[PROVIDED DATA — start]

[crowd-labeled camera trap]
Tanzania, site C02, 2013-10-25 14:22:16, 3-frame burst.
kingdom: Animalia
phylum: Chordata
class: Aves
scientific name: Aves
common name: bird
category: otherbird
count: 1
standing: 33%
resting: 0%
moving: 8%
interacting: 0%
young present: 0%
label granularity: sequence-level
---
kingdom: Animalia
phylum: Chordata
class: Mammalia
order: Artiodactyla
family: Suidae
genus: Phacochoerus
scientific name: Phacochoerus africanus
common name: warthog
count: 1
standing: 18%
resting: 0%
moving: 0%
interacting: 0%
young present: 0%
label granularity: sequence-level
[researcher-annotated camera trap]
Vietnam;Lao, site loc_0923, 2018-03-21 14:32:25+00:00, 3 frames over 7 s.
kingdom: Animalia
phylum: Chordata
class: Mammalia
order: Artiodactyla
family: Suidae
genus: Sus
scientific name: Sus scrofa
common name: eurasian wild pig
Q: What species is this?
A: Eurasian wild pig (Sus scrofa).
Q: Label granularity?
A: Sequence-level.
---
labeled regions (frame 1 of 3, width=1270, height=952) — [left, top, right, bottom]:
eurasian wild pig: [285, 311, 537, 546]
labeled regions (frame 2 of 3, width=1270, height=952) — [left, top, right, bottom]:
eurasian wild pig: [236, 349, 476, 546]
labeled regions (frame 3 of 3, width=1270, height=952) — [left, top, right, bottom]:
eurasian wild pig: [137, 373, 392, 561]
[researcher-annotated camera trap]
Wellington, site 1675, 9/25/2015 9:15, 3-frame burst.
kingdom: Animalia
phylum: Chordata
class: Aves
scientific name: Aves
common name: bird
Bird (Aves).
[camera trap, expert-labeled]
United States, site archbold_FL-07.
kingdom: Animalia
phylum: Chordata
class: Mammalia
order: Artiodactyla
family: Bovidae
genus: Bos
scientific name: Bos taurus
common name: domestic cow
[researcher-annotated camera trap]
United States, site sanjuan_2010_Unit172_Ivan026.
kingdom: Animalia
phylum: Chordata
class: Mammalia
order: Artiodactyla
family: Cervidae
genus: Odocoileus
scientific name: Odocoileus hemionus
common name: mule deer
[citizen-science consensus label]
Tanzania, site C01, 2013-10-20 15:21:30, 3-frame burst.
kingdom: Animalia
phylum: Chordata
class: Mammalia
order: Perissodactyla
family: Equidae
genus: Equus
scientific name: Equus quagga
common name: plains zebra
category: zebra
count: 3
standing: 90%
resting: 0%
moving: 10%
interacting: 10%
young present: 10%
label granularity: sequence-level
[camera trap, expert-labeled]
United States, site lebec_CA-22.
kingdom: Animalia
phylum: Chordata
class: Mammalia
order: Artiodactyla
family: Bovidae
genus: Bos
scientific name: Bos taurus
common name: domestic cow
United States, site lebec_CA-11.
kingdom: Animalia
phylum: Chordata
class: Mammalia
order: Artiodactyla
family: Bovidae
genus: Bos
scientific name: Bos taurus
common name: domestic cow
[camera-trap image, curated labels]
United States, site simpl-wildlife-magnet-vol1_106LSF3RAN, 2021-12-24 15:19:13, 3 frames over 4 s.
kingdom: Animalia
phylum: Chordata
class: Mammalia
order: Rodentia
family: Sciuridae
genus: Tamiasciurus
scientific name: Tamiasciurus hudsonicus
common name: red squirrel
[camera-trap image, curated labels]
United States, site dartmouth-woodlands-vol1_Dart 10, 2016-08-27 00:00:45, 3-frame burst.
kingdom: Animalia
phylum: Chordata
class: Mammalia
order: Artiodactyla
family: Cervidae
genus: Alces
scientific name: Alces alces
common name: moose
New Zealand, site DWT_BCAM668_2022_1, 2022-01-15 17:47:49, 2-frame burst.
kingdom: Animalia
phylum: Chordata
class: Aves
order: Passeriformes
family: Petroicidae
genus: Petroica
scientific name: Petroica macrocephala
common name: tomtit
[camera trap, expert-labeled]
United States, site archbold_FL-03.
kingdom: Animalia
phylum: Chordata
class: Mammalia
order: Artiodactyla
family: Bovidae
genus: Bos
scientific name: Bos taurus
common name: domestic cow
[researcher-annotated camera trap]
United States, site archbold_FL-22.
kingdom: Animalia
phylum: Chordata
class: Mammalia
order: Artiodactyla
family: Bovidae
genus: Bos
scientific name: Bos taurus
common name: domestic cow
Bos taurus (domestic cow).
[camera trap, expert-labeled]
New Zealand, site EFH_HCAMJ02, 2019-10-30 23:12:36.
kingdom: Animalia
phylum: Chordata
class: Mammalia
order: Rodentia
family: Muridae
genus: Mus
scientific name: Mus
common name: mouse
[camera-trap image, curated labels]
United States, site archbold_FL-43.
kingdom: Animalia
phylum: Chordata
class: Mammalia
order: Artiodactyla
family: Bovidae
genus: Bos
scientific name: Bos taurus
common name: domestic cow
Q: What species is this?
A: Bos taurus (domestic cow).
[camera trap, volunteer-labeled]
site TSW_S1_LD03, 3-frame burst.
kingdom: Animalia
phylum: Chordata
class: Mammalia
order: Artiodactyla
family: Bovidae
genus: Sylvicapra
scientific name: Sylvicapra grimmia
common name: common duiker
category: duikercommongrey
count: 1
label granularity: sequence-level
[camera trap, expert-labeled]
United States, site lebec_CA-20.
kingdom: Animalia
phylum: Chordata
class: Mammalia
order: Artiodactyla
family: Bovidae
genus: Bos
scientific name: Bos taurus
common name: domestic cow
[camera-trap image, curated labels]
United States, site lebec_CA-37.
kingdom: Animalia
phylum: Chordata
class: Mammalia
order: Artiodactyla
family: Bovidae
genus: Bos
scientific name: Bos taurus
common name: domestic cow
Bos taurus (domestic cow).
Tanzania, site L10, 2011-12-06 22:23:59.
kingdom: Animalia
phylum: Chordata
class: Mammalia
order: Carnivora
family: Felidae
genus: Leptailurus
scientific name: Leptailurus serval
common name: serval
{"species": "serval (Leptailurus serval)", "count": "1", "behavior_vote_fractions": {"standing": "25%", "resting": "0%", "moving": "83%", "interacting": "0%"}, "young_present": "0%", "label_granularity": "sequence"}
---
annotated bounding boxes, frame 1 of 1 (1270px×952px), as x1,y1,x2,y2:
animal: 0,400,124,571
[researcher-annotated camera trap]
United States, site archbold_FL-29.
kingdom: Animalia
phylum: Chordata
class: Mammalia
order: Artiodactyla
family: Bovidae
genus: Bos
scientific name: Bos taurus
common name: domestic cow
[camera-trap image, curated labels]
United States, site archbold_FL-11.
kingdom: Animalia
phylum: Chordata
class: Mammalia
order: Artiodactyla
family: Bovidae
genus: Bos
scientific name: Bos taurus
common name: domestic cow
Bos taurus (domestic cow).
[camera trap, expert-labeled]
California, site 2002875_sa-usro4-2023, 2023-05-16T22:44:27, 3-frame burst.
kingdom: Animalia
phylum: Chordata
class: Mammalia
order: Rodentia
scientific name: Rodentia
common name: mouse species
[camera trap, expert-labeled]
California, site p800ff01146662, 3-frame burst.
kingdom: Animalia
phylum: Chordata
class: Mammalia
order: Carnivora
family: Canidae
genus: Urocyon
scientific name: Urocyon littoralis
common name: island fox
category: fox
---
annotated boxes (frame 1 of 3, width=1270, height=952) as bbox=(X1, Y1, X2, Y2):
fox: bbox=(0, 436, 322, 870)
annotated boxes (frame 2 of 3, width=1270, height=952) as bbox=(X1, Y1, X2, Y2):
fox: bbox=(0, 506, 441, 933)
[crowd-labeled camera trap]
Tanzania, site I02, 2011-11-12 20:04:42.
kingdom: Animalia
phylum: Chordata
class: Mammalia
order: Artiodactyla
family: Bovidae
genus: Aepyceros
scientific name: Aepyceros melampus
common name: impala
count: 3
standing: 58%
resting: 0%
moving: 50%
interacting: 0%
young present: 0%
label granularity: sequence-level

[PROVIDED DATA — finish]

# WHAT YOU HAVE TO DO:
Going back to the entries above, set down exactly the lines that begin at the one with "genus: Odocoileus" and end at the one with "scientific name: Equus quagga", both included, and nothing else.

# SOLUTION BELOW:
genus: Odocoileus
scientific name: Odocoileus hemionus
common name: mule deer
[citizen-science consensus label]
Tanzania, site C01, 2013-10-20 15:21:30, 3-frame burst.
kingdom: Animalia
phylum: Chordata
class: Mammalia
order: Perissodactyla
family: Equidae
genus: Equus
scientific name: Equus quagga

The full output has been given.